First contact, i is for Imaginary, Cymbal eyes & Antimatter
by F J Bergmann
[ poetry - november 05 ]
First contact
We killed the mother and father, but we didn’t mean to.
The father grew frightened (we inadvertently used
the linguistic paradigms of the wrong subcontinent)
and when he began emitting projectiles from a device,
we overreacted. The mother was standing right behind him.
We insisted on making amends personally, once
the diplomatic formalities were concluded. The children
seemed to find our furrier bodies and higher-pitched voices
comforting. We did our best to serve as surrogate parents.
However, the local customs were quite confusing:
bedtime stories, rectal thermometers, vaccination records,
rollerblades, noogies, snow days, sex education, s’mores, track.
The sustenance we extruded from our posterior glands
went unappreciated, and was difficult to pack for school lunch.
We were very good at helping with math homework, though.
When the eldest qualified for a temporary driving permit,
we assumed that she would like to learn to operate
our transporter as well as the vehicles of her own culture.
This assumption was correct, as far as it went, and we think
they went a long way. We are thinking of it as a field trip.
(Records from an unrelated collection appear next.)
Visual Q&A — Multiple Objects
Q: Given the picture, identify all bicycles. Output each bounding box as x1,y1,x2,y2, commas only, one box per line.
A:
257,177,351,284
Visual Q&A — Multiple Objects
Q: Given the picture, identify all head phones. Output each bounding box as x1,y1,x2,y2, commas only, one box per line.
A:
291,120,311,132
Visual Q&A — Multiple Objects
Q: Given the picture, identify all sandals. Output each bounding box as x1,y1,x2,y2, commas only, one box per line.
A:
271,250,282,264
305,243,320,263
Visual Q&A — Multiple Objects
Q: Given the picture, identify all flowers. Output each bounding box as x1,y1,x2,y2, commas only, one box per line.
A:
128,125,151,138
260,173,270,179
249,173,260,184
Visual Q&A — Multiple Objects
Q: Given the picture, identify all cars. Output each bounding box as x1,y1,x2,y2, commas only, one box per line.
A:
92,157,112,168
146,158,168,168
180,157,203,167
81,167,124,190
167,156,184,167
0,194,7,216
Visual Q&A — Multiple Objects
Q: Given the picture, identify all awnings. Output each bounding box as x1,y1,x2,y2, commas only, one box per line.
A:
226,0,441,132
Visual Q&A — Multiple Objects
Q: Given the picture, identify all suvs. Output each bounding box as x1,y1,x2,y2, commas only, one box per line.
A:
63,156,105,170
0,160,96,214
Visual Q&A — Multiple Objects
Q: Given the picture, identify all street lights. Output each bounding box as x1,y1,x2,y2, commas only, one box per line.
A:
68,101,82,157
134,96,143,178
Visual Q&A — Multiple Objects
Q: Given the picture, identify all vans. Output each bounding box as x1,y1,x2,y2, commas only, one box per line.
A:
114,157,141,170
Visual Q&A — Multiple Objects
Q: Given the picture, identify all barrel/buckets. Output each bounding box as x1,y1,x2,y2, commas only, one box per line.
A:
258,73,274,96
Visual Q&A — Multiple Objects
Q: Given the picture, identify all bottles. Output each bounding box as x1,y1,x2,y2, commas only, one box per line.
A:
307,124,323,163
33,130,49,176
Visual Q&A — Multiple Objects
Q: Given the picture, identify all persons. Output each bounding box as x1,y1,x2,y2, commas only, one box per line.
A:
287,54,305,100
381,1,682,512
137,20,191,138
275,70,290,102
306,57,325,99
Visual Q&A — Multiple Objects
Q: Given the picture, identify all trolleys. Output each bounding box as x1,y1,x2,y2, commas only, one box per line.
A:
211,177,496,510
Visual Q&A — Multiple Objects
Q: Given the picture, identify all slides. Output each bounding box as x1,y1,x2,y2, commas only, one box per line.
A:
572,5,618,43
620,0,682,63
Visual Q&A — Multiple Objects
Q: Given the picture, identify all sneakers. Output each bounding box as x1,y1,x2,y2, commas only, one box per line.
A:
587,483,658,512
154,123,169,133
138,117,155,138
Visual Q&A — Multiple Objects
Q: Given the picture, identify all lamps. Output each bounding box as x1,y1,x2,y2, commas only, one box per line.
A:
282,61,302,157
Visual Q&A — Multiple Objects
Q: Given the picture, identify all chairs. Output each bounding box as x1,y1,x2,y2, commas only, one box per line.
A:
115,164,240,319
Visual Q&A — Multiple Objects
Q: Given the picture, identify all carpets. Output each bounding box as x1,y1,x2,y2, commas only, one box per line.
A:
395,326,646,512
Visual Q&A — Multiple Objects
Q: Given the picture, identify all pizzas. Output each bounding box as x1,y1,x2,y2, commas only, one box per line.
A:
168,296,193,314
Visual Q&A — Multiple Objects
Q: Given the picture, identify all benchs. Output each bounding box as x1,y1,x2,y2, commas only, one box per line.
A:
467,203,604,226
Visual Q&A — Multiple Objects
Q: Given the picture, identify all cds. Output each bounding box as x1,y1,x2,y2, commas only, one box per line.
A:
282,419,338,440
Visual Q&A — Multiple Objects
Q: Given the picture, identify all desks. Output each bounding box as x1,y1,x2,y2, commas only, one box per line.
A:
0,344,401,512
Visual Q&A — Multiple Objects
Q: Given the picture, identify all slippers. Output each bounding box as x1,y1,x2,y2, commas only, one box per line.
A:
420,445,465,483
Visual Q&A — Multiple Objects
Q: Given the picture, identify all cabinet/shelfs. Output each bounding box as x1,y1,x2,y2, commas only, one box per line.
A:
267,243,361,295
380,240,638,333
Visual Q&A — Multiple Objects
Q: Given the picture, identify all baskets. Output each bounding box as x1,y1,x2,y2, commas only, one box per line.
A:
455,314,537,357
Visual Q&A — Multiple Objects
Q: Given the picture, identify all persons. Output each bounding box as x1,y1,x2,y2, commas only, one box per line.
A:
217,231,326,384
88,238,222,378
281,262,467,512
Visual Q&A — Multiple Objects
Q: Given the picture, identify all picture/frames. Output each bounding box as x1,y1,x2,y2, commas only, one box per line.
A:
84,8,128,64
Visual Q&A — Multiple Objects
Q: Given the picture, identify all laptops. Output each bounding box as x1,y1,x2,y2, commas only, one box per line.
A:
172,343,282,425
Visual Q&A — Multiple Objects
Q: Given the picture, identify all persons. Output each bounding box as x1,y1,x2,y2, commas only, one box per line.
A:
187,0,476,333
It is sure to be a learning experience. They have maps.
i is for Imaginary
Other numbers may or may not be imaginary, but i is not real.
i peers over the windowsill of algebra;
i lurks around the corner, on the other side of the door,
just beyond the threshold of rationality, floating in the vast darkness
where a solid grounding in mathematics ought to be.
If i were just a linear segment, you could call i plane j,
but that is more complex, and who needs complications?
i can make itself useful.
i explains where the light goes when it’s gone.
But i is hard to grasp: you have to keep your eye on i.
i says that a positive attitude is irrelevant to negative feelings.
Don't count on i for a square deal;
i languishes in tipsy sinuosity while other numbers
with more integrity perform their everyday tasks.
i is easily misunderstood.
Cymbal eyes
Our wishes trickle endlessly through narrow-waisted days.
Sometimes at sunset, when the light gapes briefly open,
the mescaline skies swivel and now the constellations
of the Air Pump and Microscope reflect
in the dry interstices between clumps of black grass.
The giraffe house is in flames.
Pools of topaz light pour into the impotently
sulking shadows, stretching the limbic darknesses
of the patio furniture across the mown stripes
of the croquet lawn. The balls have all gone stray.
Surprise, surprise; the one that got away
rises above the rim of the peacock world
and scuds swiftly toward us over the heaving breasts
of the kingfisher sea, hissing under its breath
about what went wrong in the veiled interpretations
of a dream that is somehow vindictive,
where you know the shirt the headless
mannequin wears means endless water,
its buttoned skin brimming over with liquid
and no leafy place where a bird could ever land.
Water, sand, and alcohol; all the desolate places
where Hermes and Kickaha talk shop in slithering whispers
and the unkindness of man hallucinates his own celestial reward
in the cerebral praline of an imaginary tomorrow
borrowed from banned books.
Somewhere in the empty deserts of cyberspace
a magician juggles the lost moons of my rough drafts
like porcelain plates licked nearly clean,
spinning them out into the infinite West
of the inaccessible past to frighten the horses
and initiate the duplicities of sex
like two ships that crash in the night
and slowly turn belly-up to sink
through a distending slick into a dark sea,
taking their drunken captains with them.
Antimatter
it began as an idea
who knows how long it took to plan
before substance could mushroom from absence into the infinite
in one instant moment, the egg conceived laid fractured hatching
the pearly swarm emerges legs arms reaching out out outward
a luminous pudding spilling into the pool of blackness
the invisible surface now curving under mass
swirled by the unseen wind of gravity
all that there can be curdles into a scrim of far-flung strands
each particle wears a face
but in the rogue’s gallery of physics
mirrored in another somewhere on the other side of matter
the same car waits at the stopsign for the motorcycle
the same horse dreams under the apple trees.